Variety of reasons:
1) You do two "intern years," with the first one (medicine) usually being much more inpatient-heavy than the medicine categoricals
2) Often much higher patient acuity and constant volume. Constant ED consults, constant stroke alerts, etc. No one can wait. Our consult service sees probably 25-30 new patients and 30-40 follow-ups a day.
3) Very high patient volumes on primary service, more in line with surgical services. Neurology services typically don't have a "cap" like medicine services, so the stroke service may have 30 patients, half of which are ICU-level, with 2-3 residents.

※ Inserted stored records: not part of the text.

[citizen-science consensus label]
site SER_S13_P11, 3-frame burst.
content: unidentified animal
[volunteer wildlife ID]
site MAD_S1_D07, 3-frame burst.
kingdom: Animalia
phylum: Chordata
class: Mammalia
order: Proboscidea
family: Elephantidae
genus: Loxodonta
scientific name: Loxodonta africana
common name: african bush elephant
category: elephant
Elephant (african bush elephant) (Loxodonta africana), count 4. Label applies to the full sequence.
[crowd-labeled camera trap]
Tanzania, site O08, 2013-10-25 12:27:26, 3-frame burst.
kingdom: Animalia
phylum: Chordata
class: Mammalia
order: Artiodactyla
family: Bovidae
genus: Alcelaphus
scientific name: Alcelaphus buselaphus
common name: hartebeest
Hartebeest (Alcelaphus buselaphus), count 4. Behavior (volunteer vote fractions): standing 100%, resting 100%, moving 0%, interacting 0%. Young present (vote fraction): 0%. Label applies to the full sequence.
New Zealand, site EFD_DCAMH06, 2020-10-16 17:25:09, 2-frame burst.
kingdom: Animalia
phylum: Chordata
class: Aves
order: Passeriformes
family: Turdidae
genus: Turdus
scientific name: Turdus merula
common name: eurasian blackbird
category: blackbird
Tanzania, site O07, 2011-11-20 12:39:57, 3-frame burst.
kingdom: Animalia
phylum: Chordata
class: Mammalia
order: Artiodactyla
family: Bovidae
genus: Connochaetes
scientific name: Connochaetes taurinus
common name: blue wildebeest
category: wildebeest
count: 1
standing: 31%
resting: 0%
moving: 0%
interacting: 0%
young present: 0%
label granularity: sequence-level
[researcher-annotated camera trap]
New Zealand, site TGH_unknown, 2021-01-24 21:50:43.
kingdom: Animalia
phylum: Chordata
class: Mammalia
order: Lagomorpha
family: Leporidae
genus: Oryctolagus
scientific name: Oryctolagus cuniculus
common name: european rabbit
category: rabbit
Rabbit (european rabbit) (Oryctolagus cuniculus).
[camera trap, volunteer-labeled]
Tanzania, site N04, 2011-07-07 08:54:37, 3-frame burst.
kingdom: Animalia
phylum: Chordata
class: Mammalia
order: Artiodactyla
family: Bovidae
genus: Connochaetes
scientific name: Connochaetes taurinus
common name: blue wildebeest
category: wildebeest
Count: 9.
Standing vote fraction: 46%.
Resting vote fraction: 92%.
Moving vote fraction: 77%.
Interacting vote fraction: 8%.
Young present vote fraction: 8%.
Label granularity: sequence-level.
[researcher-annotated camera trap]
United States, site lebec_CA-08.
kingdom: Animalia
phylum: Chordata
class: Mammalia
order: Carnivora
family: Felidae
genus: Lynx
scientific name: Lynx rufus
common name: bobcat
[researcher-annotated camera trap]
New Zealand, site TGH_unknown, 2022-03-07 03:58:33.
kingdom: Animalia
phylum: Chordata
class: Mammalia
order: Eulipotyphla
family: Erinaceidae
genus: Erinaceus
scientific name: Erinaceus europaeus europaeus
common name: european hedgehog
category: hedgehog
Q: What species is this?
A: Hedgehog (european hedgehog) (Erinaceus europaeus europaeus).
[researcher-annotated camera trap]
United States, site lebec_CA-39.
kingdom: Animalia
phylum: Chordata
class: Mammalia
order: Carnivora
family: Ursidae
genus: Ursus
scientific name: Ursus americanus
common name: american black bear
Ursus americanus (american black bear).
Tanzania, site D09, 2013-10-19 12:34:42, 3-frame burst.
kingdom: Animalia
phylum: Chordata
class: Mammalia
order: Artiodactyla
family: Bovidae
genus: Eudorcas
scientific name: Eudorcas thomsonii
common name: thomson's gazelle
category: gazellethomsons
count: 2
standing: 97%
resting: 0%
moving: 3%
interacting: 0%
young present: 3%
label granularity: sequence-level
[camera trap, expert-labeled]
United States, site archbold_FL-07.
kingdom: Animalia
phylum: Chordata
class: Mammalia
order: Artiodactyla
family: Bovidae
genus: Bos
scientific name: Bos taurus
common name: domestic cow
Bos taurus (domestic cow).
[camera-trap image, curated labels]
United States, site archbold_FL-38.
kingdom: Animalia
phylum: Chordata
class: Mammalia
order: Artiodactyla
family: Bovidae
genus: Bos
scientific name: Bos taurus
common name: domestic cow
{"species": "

4) Call is often brutal (and often a 24-28 hour shift). My personal record as a resident was seeing 34 patients in a 24-hour period, which is far from my program's record.
5) You have specialty knowledge about a field no one else in the hospital knows literally anything about, and so will constantly get called either about meaningless things, or questions to which no resident could possibly know the answer. Unfortunately, neurology knowledge bases are typically very limited even among other physicians, let alone nurses/APPs, so you get called ALL the time with questions.
6) This is institution-dependent, but many non-neurologists consider neurology to be a "subspecialty" of medicine and that neurology residents = medicine residents. This means you can't reject a patient for medical complexity (something any other service in the hospital can do), generally can't get much help from medicine consultants, and have more disposition fights than any other service. That patient in DKA with a sodium of 120 who looks septic, but also had a 10-second seizure? Guess who's going to get asked to admit the patient? This sounds like a minor issue, but can be very frustrating.
7) Also institutional-dependent, and becoming less of a thing these days, but due to all the reasons above, duty hour violations used to be a big issue at many places.